The national logistical policy in India, which was presented in 2022, is already directed by the country towards more costly and sustainable logistics. Objective: Reducing the costs of logistical services from about 14 percent of GDP to less than 8 percent, and enabling multimedia transport corridors. This urgency is amplified due to expectations from the Ministry of Civil Aviation, which expects three times the air cargo – 3.4 million tons at the same time – at the end of the contract.

But the environmental footprint in Airfreight is still not commensurate. Although it moves less than 1 percent of global trade by size, it represents 2-2.5 percent of carbon emissions. The need for change is immediate and systematic.

“There is no silver bullet for green logistical services,” Vikram Kumar, ACAI Minister and a director of CTC Air Carriers PVT. Limited, he said. “It is a complex tool collection – from the design of packages and conditional transformation to energy audit and digital papers.”

Industry solutions

UPS, a global logistical force with an increasing imprint in South Asia, offered the road map towards carbon neutrality by 2050. Dinkar Singh, Director of Public Affairs at UPS-alphabetical Indian subcontinent, steps already shown, including non-paper trade and solar powered facilities, EV, and improving the road through the Orion platform.

“The concept of green logistics should expand from speech to delivery,” Singh said. “It begins to predict the last tendency, improve the transformation of the fleet, and to involve customers on the conscious packaging of carbon.”

Singh also highlighted a growing challenge but suffers from its modification: reverse logistical services. He warned, “The returns of e -commerce silently affect our carbon fingerprint.” “The lack of effective returns systems leads to abandoning shipping, especially in border trade.”

Green empowerment

Technology has played a major role in seeing the summit for a cleaner logistics future. From the actual time tracking and digital shipping bills to the predictive logistical services operating in Amnesty International, Al -Banielli’s players agreed that digital tools are necessary for each of the reducing emissions and organizational compliance.

“Every gram of paper removed from the documents is a decrease in energy use,” Singh explained. “Every automatic field is a step towards transparency and compliance.”

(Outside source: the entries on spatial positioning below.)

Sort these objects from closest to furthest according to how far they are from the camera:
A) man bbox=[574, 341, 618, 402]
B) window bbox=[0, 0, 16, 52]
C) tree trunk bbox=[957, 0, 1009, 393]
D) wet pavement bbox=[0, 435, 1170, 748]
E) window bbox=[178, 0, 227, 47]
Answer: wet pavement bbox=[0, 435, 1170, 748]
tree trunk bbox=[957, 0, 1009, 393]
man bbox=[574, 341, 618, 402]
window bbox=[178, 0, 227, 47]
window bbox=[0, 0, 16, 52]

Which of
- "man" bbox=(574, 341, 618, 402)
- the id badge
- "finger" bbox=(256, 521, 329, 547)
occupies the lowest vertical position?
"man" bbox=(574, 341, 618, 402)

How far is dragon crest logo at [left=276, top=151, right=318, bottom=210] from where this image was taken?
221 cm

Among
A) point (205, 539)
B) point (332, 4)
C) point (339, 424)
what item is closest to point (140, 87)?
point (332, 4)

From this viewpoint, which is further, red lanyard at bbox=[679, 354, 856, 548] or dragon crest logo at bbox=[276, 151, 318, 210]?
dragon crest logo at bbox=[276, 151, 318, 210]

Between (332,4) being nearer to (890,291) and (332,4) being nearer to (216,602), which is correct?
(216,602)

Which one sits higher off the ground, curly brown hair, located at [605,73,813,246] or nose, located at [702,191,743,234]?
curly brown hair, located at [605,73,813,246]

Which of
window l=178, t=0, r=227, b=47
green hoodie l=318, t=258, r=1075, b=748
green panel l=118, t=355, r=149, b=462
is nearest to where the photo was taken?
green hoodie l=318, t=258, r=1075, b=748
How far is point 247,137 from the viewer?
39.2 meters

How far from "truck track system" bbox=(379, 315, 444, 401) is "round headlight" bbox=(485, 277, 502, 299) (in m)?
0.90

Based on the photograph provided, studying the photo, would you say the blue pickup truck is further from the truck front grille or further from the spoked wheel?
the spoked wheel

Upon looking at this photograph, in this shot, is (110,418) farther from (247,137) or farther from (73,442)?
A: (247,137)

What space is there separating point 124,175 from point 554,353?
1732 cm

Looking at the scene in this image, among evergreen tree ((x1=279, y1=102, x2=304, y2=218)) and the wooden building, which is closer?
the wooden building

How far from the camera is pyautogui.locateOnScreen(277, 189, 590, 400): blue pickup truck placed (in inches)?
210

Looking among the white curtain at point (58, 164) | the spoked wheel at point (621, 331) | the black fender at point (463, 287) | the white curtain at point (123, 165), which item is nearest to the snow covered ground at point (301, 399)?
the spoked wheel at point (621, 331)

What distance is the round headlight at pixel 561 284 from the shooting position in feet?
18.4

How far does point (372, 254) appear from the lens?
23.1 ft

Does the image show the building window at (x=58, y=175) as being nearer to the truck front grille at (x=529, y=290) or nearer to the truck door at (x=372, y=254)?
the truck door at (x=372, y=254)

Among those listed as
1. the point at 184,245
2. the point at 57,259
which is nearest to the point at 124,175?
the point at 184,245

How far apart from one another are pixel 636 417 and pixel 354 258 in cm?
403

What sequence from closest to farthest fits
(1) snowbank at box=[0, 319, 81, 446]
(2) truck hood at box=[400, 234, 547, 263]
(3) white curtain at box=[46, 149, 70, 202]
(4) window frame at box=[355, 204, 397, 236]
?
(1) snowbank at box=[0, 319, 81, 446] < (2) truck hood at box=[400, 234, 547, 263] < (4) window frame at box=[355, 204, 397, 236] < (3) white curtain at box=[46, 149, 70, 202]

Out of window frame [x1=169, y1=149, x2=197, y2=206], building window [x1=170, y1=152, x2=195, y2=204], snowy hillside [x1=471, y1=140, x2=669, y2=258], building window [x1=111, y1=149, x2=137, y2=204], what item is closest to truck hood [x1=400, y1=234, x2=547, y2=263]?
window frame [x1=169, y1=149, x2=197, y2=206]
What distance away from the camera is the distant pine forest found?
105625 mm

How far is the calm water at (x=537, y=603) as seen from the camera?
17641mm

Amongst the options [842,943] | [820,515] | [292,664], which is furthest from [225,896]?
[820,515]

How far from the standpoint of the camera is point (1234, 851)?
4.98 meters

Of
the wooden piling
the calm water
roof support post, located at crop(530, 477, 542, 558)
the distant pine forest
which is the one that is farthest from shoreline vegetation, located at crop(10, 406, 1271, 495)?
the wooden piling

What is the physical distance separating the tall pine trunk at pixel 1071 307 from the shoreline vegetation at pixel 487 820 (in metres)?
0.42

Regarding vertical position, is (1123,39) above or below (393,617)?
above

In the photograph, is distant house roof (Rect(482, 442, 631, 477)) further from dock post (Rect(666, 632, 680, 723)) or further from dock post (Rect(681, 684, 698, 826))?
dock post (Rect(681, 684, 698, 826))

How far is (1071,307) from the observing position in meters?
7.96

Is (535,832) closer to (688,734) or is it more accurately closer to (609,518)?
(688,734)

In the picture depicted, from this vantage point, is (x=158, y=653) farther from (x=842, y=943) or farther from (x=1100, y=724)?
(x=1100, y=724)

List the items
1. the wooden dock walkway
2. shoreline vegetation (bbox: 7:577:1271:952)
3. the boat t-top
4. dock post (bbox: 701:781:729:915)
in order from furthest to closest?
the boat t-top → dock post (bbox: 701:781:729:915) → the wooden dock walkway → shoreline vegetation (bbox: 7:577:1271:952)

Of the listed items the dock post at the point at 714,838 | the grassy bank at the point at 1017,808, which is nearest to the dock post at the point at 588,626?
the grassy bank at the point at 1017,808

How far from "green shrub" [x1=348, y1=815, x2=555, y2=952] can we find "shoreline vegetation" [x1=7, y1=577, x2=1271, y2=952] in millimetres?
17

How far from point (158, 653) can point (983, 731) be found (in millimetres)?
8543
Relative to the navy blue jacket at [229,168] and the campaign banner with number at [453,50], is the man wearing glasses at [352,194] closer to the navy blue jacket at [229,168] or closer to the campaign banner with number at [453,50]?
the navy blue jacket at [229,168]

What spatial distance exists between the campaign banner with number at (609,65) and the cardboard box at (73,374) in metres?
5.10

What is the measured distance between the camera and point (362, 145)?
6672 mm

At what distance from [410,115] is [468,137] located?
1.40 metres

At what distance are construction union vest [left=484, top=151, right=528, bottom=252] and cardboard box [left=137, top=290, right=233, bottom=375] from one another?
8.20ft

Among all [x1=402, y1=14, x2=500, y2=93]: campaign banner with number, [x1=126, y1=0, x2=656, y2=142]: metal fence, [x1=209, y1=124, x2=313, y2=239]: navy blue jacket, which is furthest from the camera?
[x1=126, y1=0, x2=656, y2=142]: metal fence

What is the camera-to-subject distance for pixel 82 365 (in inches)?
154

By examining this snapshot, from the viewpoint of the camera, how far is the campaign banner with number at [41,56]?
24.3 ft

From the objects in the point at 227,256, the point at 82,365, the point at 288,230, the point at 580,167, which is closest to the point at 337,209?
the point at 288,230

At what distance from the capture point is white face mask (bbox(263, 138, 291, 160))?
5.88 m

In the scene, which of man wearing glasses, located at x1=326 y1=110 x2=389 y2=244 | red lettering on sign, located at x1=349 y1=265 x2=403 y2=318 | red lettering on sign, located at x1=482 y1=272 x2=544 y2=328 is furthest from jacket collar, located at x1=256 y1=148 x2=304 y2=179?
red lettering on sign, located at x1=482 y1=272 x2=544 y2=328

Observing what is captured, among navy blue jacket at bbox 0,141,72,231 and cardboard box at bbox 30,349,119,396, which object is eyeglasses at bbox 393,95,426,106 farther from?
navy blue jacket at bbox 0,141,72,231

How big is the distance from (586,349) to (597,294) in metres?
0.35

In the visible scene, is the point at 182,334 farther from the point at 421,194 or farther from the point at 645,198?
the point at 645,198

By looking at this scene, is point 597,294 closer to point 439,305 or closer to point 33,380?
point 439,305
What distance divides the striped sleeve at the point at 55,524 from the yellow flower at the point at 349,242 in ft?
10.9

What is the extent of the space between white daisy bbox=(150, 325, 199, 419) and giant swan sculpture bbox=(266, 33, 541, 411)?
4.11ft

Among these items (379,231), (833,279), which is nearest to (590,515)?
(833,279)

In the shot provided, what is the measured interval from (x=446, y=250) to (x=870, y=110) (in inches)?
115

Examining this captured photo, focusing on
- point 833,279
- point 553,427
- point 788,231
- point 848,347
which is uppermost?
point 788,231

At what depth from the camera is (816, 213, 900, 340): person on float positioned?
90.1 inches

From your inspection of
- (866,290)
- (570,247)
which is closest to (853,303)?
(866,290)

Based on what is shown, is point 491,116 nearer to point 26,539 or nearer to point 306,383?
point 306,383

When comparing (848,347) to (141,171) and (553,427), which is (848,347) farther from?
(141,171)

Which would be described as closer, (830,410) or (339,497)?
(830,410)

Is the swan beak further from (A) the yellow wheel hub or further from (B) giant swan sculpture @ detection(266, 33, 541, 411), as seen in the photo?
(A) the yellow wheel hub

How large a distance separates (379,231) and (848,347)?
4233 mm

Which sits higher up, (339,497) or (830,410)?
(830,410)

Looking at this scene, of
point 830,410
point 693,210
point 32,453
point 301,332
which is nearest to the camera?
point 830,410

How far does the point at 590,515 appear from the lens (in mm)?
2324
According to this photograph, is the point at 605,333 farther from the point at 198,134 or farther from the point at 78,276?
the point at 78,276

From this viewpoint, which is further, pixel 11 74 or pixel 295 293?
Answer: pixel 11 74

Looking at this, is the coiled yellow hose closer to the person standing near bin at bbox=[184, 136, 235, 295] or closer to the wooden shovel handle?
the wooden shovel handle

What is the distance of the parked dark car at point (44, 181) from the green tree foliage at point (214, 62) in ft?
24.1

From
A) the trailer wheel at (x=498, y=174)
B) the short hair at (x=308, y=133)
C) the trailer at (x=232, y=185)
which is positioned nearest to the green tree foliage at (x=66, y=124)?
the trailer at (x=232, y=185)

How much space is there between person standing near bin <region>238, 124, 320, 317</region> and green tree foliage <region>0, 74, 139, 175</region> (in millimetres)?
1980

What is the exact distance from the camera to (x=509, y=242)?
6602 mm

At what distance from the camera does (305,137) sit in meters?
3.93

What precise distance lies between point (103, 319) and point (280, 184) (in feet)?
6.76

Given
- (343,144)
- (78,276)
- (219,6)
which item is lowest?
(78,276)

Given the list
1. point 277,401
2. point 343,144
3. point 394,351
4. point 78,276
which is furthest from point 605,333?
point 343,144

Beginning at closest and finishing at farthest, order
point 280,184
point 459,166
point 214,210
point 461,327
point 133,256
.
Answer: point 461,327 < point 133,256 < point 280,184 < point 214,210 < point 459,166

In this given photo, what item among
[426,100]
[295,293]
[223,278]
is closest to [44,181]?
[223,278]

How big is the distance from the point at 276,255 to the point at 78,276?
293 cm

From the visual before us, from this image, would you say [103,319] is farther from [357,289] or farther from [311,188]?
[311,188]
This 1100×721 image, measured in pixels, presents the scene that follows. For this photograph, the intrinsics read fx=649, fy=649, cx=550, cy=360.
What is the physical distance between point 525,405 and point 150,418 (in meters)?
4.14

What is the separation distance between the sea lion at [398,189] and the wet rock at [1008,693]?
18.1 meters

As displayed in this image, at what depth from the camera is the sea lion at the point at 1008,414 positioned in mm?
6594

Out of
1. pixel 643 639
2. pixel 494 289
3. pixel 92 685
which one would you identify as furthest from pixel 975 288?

UPS works with partners to implement the Blockchain vision that you support in pharmaceutical logistics-a segment in which accuracy and tracking are very important. On the facade of politics, the unified logistical interface system in India (ULIP) and the national national window system set the digital basis for media efficiency.

Organization and ability

However, green logistics is not just a technical challenge – it is also an organizational challenge. DeBak Bendor, project manager at GIZ India, stressed the importance of coordinating regulations through transportation. He said: “Our governance systems are still held.” “In order to move green to work, emissions and efficiency must be uniformly governed by modes.”

He referred to the law to protect the new digital data in India as a possible lever to improve the accountability of digital carbon tracking and urged more cooperation between the academic circles and policy makers. “We must add the institutional character to the sand box environments for green innovation. The government cannot legislate change in isolation.”